[Short text fragments from websites]
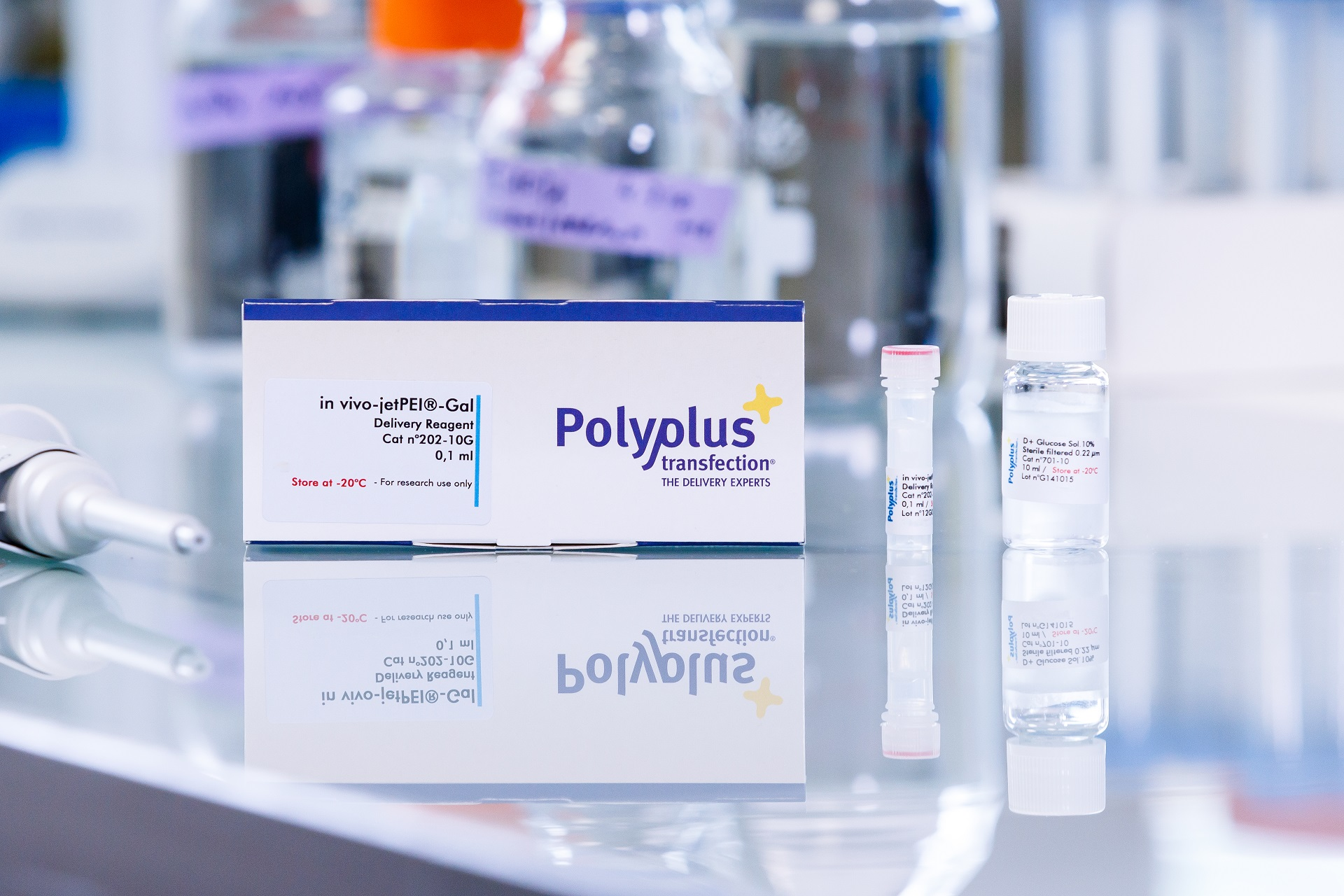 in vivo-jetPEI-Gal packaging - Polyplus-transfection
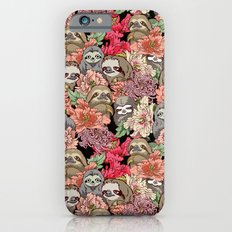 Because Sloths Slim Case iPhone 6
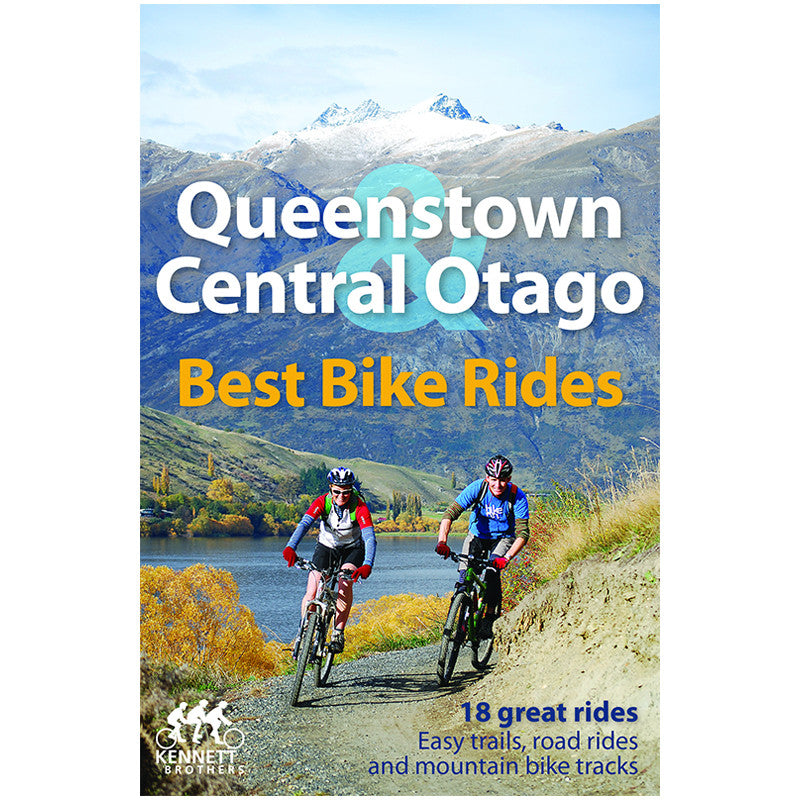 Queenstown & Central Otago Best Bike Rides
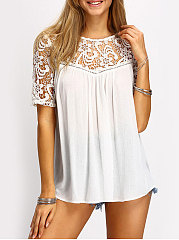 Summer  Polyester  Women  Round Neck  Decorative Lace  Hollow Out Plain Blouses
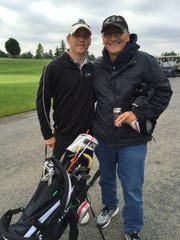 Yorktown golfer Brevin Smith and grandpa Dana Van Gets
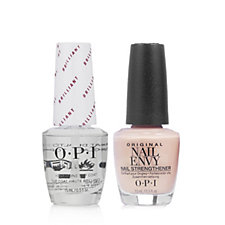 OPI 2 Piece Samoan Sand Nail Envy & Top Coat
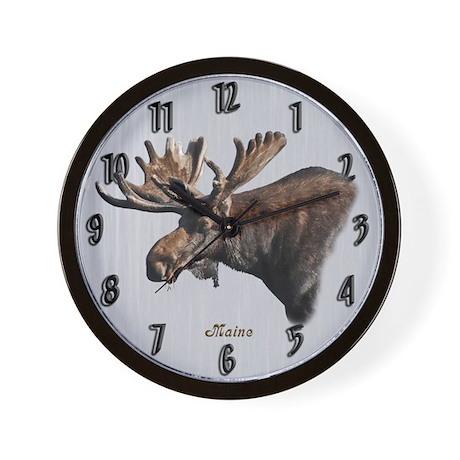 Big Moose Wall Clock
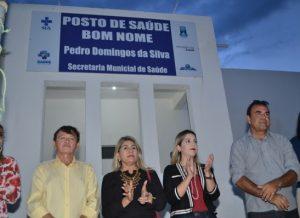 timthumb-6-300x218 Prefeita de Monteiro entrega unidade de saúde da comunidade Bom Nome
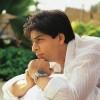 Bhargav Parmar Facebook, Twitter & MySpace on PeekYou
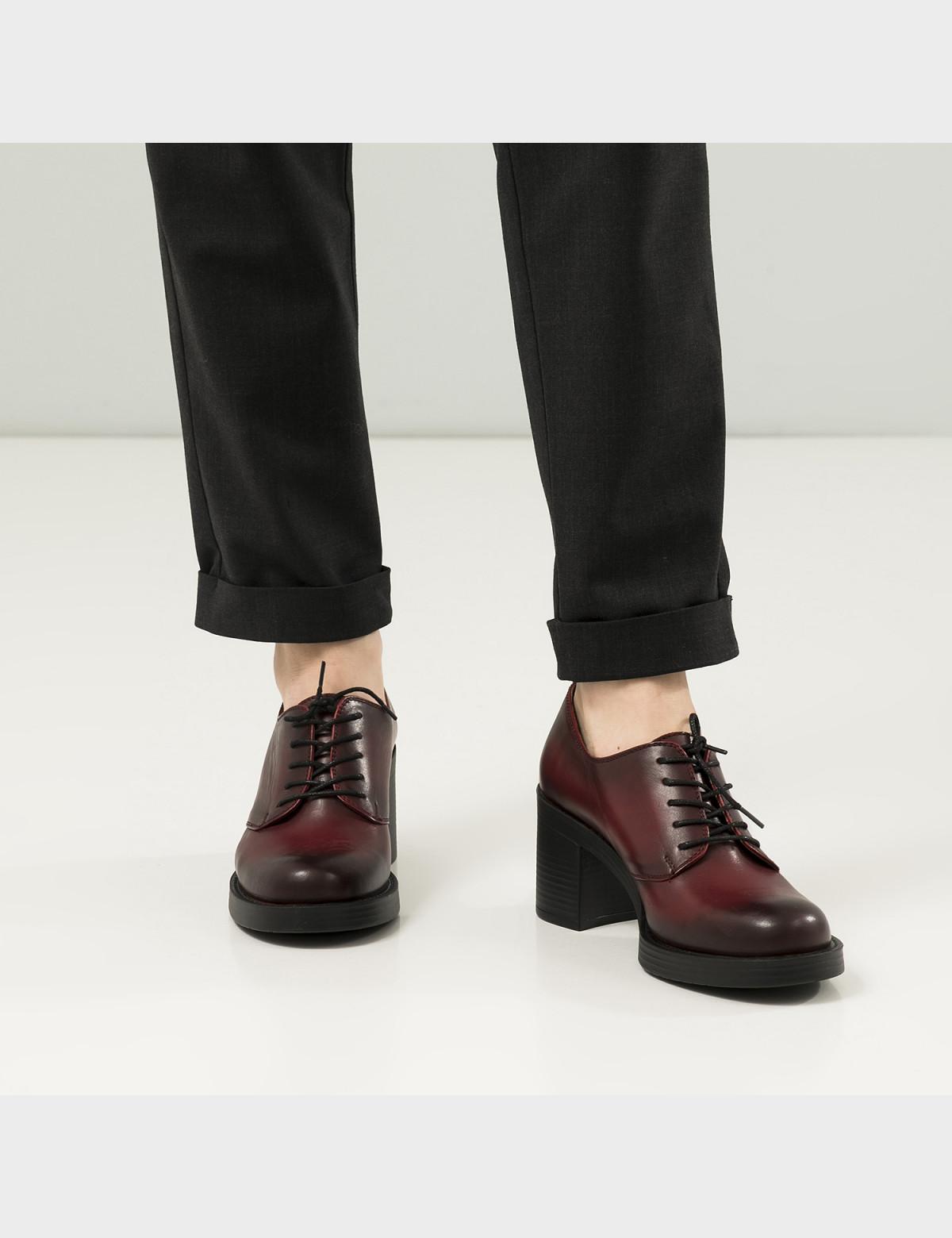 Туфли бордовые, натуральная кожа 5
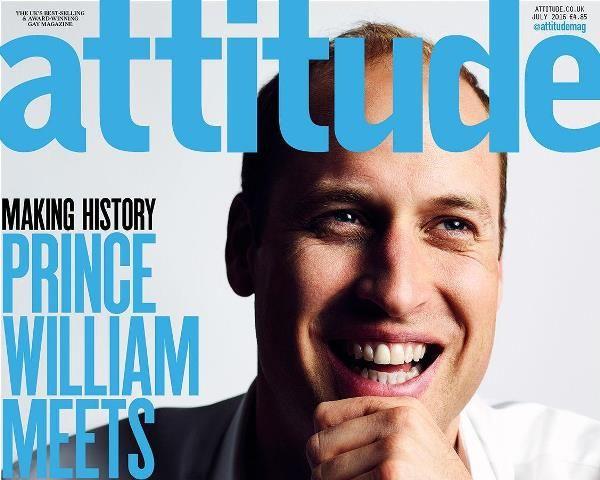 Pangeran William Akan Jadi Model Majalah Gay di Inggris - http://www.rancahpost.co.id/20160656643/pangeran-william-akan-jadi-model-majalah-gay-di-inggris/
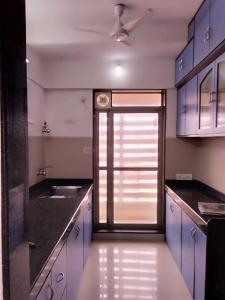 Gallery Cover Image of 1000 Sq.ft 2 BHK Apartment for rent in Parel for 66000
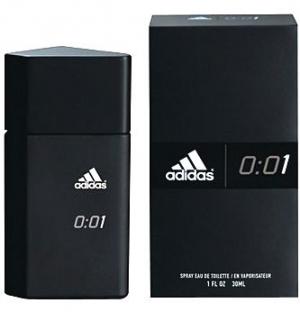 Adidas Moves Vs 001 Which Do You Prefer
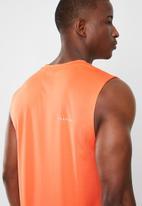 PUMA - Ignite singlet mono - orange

* Description of the task *
Nothing but the records themselves, exact and complete, should be returned; leave the pictures out.

* Task result *
 in vivo-jetPEI-Gal packaging - Polyplus-transfection
 Because Sloths Slim Case iPhone 6
 Queenstown & Central Otago Best Bike Rides
 Summer  Polyester  Women  Round Neck  Decorative Lace  Hollow Out Plain Blouses
 Yorktown golfer Brevin Smith and grandpa Dana Van Gets
 OPI 2 Piece Samoan Sand Nail Envy & Top Coat
 Big Moose Wall Clock
 timthumb-6-300x218 Prefeita de Monteiro entrega unidade de saúde da comunidade Bom Nome
 Bhargav Parmar Facebook, Twitter & MySpace on PeekYou
 Туфли бордовые, натуральная кожа 5
 Pangeran William Akan Jadi Model Majalah Gay di Inggris - http://www.rancahpost.co.id/20160656643/pangeran-william-akan-jadi-model-majalah-gay-di-inggris/
 Gallery Cover Image of 1000 Sq.ft 2 BHK Apartment for rent in Parel for 66000
 Adidas Moves Vs 001 Which Do You Prefer
 PUMA - Ignite singlet mono - orange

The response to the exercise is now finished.